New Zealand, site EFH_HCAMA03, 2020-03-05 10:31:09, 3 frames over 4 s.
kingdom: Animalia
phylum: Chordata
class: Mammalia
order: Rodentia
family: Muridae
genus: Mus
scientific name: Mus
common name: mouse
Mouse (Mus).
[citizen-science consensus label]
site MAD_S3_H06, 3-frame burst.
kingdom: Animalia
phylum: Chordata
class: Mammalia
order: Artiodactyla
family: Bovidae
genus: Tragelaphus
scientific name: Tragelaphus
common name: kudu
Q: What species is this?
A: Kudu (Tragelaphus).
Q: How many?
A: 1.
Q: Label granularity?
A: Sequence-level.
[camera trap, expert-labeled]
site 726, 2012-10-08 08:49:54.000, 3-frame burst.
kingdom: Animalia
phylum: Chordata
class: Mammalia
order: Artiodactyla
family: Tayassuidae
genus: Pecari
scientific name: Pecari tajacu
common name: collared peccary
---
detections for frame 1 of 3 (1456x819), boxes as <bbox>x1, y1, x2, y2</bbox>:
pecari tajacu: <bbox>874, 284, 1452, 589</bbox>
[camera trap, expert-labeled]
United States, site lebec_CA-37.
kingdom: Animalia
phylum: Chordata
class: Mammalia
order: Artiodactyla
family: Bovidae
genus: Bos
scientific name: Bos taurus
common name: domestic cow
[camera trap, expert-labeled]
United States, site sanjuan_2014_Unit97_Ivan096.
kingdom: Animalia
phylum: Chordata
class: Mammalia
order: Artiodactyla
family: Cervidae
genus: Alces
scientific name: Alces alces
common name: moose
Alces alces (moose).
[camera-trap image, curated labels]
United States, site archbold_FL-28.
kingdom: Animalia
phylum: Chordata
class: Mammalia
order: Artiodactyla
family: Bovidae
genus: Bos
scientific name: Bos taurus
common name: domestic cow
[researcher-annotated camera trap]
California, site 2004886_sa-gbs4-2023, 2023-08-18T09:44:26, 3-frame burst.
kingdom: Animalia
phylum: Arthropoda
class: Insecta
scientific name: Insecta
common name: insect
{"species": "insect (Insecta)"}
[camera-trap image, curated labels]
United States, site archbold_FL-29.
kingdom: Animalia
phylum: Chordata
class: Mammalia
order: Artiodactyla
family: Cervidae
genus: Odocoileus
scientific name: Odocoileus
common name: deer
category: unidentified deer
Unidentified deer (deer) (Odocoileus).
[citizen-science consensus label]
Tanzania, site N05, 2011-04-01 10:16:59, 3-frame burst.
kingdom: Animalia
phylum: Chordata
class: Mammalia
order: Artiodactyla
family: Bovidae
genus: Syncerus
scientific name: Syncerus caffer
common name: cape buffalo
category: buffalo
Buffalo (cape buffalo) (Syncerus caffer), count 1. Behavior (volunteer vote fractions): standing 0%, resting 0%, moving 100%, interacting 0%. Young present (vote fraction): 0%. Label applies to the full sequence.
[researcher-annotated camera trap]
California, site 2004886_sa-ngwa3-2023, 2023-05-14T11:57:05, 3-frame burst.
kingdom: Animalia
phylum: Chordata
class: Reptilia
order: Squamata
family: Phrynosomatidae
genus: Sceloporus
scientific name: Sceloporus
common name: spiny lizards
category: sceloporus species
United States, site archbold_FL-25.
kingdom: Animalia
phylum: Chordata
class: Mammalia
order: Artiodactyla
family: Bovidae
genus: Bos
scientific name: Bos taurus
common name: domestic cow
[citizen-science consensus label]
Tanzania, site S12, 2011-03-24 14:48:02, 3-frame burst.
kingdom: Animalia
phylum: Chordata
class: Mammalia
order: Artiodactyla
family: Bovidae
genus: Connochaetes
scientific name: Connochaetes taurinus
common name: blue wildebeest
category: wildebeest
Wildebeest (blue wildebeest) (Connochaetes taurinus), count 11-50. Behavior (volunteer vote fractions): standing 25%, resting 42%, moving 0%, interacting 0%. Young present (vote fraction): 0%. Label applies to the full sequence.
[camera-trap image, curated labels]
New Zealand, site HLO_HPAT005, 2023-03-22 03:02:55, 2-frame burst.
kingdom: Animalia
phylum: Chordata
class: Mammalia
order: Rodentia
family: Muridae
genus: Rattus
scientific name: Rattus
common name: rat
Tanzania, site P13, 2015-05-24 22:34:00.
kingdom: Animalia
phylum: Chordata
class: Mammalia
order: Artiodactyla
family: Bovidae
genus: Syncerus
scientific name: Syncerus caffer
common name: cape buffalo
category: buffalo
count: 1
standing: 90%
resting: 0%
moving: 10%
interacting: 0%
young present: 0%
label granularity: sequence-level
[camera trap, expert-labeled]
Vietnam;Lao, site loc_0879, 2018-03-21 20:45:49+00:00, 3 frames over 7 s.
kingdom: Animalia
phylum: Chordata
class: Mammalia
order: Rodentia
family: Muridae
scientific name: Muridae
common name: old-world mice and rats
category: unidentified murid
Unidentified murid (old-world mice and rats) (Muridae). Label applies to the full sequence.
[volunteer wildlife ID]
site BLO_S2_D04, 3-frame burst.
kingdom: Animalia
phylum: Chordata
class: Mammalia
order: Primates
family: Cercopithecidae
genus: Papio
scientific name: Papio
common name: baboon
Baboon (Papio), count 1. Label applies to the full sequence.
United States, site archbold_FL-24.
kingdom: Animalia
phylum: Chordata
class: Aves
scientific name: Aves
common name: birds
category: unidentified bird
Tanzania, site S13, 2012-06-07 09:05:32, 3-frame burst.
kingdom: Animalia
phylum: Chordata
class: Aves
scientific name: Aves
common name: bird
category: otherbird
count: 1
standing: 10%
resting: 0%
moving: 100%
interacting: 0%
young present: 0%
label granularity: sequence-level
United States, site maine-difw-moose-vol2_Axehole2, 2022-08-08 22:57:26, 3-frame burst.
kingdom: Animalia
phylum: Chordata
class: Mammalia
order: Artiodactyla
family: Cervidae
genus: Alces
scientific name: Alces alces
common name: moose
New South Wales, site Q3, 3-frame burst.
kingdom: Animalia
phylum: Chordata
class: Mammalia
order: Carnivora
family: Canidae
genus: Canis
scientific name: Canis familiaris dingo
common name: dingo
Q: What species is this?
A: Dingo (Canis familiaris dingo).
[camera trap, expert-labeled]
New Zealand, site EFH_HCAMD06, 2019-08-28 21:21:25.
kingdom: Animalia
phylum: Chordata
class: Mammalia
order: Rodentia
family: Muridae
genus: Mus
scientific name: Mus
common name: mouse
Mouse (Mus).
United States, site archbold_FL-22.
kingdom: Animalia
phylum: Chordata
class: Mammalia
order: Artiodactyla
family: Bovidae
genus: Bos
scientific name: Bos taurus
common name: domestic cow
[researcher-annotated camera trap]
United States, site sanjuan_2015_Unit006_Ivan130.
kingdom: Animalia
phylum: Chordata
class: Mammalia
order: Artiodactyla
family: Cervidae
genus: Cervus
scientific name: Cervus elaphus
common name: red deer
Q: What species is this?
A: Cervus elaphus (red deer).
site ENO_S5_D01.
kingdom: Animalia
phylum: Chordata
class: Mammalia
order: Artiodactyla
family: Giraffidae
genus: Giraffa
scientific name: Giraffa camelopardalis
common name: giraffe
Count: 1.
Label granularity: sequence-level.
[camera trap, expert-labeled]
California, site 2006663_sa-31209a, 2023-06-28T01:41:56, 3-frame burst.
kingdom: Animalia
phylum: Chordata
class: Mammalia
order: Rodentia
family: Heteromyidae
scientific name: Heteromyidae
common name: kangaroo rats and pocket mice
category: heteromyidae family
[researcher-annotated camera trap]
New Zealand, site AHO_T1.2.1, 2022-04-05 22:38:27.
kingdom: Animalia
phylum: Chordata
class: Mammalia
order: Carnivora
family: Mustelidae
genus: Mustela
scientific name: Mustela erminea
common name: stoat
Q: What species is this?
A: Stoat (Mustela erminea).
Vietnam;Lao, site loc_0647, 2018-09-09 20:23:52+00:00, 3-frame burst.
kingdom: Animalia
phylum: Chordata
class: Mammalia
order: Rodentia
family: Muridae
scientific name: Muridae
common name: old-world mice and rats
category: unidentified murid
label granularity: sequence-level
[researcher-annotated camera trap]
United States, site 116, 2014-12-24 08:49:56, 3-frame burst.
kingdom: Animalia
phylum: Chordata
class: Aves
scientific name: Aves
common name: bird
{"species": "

....................

Take every line of the material that contains the word "Tanzania", and copy it.

OUTPUT OF THE TASK:
Tanzania, site N05, 2011-04-01 10:16:59, 3-frame burst.
Tanzania, site S12, 2011-03-24 14:48:02, 3-frame burst.
Tanzania, site P13, 2015-05-24 22:34:00.
Tanzania, site S13, 2012-06-07 09:05:32, 3-frame burst.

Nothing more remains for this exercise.